2. L’alternativa al relativismo non è l’intolleranza. La convinzione di Antiseri secondo cui «è intollerante colui che presume di sapere in cosa consiste il vero bene, di essere in possesso di quel bene assoluto che egli si sente legittimato a imporre ai suoi simili, magari con lacrime e sangue», mi sembra giocare sull’equivoco: nessun uomo può possedere la verità assoluta, se non altro perché il suo intelletto è limitato e non può «contenere» l’infinito. La conoscenza è sempre parziale, approssimata e imperfetta, ma ciò nonostante oggettiva nella misura in cui corrisponde alla realtà. Una conoscenza vera è una conoscenza oggettiva, non una conoscenza perfetta.
Il relativismo solo in apparenza riconosce il limite e la relatività del sapere umano, nella sostanza esso afferma come verità assoluta che non si può conoscere la verità. E questa è una contraddizione. Inoltre il rapporto con la verità non può essere pensato in termini di «possesso – imposizione». Questi concetti manifestano un modo di pensare il rapporto con l’essere esercitato come potere, mentre la relazione originaria, e quindi costitutiva, tra l’uomo e la realtà è quella dell’accoglienza: riconosco la verità delle cose solo con l’assenso libero.
3. La terza considerazione (di Antiseri) a favore del relativismo e quella a sostegno del nichilismo sono legate tra loro.
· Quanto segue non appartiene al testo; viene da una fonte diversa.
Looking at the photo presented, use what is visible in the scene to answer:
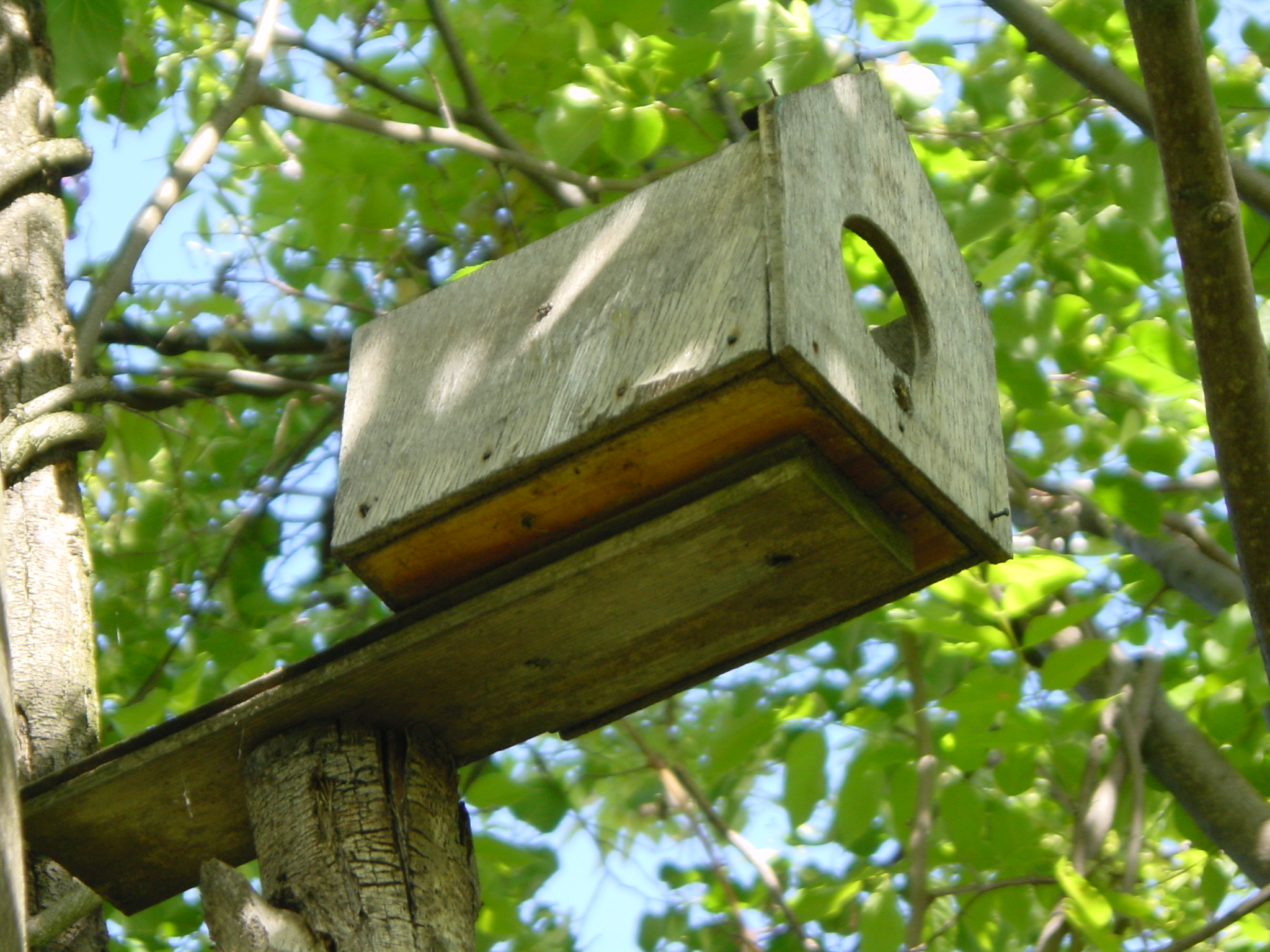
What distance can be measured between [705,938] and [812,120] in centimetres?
240

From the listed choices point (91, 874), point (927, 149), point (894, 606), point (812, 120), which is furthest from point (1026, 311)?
point (91, 874)

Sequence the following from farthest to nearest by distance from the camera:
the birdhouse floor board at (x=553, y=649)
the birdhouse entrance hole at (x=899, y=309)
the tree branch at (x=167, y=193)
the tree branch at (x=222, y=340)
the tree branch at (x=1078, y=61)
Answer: the tree branch at (x=222, y=340) → the tree branch at (x=167, y=193) → the tree branch at (x=1078, y=61) → the birdhouse entrance hole at (x=899, y=309) → the birdhouse floor board at (x=553, y=649)

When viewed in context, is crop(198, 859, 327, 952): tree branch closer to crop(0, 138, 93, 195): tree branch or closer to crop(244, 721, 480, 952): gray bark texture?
crop(244, 721, 480, 952): gray bark texture

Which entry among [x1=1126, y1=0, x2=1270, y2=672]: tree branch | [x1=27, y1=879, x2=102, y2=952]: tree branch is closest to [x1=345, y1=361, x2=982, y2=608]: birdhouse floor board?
[x1=1126, y1=0, x2=1270, y2=672]: tree branch

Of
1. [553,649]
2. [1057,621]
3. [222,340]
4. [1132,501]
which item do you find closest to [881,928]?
[1057,621]

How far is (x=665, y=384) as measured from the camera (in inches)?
55.2

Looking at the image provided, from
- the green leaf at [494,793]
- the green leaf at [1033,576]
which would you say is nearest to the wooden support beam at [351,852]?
the green leaf at [494,793]

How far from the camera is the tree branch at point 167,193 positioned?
2.23 metres

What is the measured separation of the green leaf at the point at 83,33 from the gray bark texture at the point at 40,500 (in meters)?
0.04

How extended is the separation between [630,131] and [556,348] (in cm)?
131

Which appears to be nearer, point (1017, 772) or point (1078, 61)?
point (1078, 61)

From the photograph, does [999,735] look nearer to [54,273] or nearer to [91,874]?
[91,874]

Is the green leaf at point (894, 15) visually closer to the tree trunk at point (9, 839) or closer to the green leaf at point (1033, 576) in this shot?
the green leaf at point (1033, 576)

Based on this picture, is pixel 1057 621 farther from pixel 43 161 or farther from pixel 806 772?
pixel 43 161
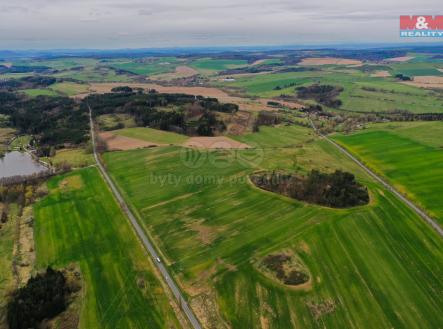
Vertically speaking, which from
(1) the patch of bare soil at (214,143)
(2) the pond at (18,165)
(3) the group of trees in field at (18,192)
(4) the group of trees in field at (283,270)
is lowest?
(4) the group of trees in field at (283,270)

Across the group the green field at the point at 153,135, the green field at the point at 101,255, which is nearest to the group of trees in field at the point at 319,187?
the green field at the point at 101,255

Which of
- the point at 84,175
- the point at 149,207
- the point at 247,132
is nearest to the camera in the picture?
the point at 149,207

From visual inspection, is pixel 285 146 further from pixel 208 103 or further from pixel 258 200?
pixel 208 103

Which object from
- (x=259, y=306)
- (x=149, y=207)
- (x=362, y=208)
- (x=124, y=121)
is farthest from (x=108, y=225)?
(x=124, y=121)

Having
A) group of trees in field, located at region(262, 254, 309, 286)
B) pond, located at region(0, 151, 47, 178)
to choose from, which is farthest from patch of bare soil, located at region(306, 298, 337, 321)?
pond, located at region(0, 151, 47, 178)

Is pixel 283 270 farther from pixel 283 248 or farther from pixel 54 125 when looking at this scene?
pixel 54 125

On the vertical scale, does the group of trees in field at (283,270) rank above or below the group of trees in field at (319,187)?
below

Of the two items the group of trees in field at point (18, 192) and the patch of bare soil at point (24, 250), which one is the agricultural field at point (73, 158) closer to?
the group of trees in field at point (18, 192)
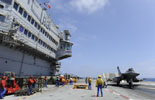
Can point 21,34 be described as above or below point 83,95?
above

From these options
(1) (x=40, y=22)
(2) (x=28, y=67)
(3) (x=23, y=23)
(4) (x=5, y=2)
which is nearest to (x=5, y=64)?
(2) (x=28, y=67)

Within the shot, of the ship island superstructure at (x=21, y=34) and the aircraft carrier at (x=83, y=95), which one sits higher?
the ship island superstructure at (x=21, y=34)

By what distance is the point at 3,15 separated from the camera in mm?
14031

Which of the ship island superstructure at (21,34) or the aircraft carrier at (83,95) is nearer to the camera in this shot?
the aircraft carrier at (83,95)

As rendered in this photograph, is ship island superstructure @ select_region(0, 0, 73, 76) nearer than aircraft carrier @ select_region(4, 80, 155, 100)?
No

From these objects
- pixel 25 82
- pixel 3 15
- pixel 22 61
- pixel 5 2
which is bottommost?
pixel 25 82

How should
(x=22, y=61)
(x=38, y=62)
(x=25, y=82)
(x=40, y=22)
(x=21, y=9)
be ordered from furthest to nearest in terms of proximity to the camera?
(x=38, y=62)
(x=40, y=22)
(x=22, y=61)
(x=21, y=9)
(x=25, y=82)

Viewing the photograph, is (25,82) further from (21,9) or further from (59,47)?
(59,47)

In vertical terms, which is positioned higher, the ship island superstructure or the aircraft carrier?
the ship island superstructure

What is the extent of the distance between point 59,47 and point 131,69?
85.8ft

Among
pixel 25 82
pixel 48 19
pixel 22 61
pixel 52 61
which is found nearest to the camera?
pixel 25 82

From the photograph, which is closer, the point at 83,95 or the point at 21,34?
the point at 83,95

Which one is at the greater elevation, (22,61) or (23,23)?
(23,23)

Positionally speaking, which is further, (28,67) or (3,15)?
(28,67)
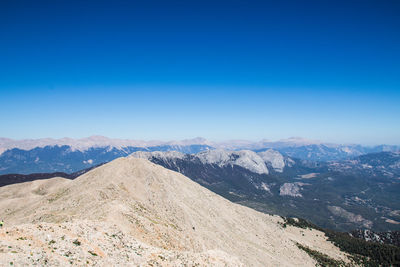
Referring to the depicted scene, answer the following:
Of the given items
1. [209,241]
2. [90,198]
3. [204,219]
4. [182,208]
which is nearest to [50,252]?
[90,198]

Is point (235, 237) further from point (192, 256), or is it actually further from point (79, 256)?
point (79, 256)

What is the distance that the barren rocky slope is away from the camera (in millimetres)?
35469

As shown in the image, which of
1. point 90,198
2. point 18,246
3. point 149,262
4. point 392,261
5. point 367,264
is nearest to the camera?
point 18,246

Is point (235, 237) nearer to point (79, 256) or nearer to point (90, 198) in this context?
point (90, 198)

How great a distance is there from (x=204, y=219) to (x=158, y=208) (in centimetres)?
2263

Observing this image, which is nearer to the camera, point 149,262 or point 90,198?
point 149,262

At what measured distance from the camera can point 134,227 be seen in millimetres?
59750

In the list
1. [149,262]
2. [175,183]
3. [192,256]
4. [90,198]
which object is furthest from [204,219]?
[149,262]

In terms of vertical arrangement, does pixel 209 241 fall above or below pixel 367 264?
above

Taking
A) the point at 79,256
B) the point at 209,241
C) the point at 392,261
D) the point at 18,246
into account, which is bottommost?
the point at 392,261

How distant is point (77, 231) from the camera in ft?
136

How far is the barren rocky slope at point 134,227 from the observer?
35469mm

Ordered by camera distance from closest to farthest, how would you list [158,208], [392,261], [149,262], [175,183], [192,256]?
[149,262] → [192,256] → [158,208] → [175,183] → [392,261]

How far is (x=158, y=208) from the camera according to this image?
305 feet
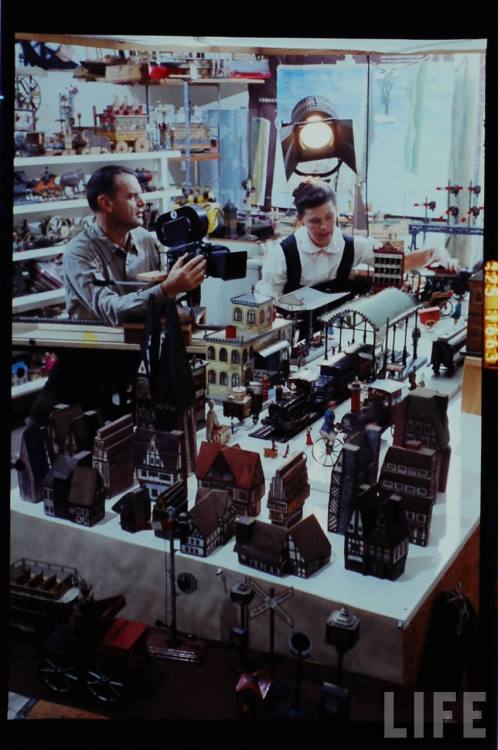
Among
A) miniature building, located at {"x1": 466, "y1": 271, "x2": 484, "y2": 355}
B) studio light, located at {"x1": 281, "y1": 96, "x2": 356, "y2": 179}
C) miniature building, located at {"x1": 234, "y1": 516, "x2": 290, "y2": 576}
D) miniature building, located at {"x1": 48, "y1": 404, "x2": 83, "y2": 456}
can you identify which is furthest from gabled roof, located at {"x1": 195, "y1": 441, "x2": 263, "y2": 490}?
studio light, located at {"x1": 281, "y1": 96, "x2": 356, "y2": 179}

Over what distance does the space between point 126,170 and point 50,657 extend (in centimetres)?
120

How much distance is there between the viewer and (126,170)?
2330mm

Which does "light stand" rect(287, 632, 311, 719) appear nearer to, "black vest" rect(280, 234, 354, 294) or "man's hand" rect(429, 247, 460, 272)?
"black vest" rect(280, 234, 354, 294)

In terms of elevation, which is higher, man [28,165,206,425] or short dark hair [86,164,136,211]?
short dark hair [86,164,136,211]

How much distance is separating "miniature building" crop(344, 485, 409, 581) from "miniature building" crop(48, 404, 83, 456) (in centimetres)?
77

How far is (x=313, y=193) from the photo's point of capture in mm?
2295

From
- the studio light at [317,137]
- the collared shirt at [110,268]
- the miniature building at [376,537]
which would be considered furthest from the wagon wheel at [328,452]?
the studio light at [317,137]

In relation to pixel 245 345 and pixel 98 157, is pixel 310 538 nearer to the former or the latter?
pixel 245 345

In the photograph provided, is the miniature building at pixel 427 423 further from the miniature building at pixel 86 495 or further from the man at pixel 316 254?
the miniature building at pixel 86 495

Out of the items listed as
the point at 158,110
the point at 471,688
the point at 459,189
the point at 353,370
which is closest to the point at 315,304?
the point at 353,370

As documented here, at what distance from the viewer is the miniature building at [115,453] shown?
2.36 metres

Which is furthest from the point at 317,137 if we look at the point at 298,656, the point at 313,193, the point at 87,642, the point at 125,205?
the point at 87,642

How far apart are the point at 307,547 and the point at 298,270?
72cm

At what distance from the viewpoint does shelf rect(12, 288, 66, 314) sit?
7.63 feet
Partendo dall’affermazione che tutto ciò che è umano, in questo caso i principi etici fondamentali, non può che essere storico, contestabile e relativo, Antiseri trae come conseguenza che il cristiano non può predicare nessun valore in modo assoluto pena la sua metamorfosi in idolatra.
Su questo punto bisogna osservare che la verità del bene non è prodotta dalla ragione, ma solo riconosciuta da essa. Non spetta alla coscienza dell’uomo decidere ciò che è buono e ciò che è cattivo, le spetta invece di giudicare cosa sia bene in una certa situazione alla luce della legge naturale.
La legge naturale è il grado di ragione partecipata da Dio all’uomo con cui quest’ultimo conosce il vero/bene. Dio è l’unica e definitiva fonte dell’ordine morale nel mondo. L’uomo diventa idolatra non quando riconosce e afferma la verità del bene, ma quando, sotto l’influenza del padre della menzogna, sradica la propria libertà dal suo essenziale e costitutivo rapporto con la verità.

 
 
 
 
RICORDA
 
«È di per sé evidente che esiste la verità; perché chi nega esistere la verità ammette che esiste una verità; infatti se la verità non esiste sarà vero che la verità non esiste. Ma se vi è qualcosa di vero, bisogna che esista la verità».
(Tommaso d’Aquino, Somma teologica, I, q. 2, a. 1).

 

 
 
BIBLIOGRAFIA
 

Giovanni Paolo II, Enciclica Dominum et vivificantem, 1986.
Giovanni Paolo II, Enciclica Veritatis splendor, 1993.
Giorgio Maria Carbone, Alle critiche si risponde, in il Timone, n. 47, pp. 39-41.
Giacomo Samek Lodovici, La dittatura del relativismo, in il Timone, n. 46, pp. 32-33.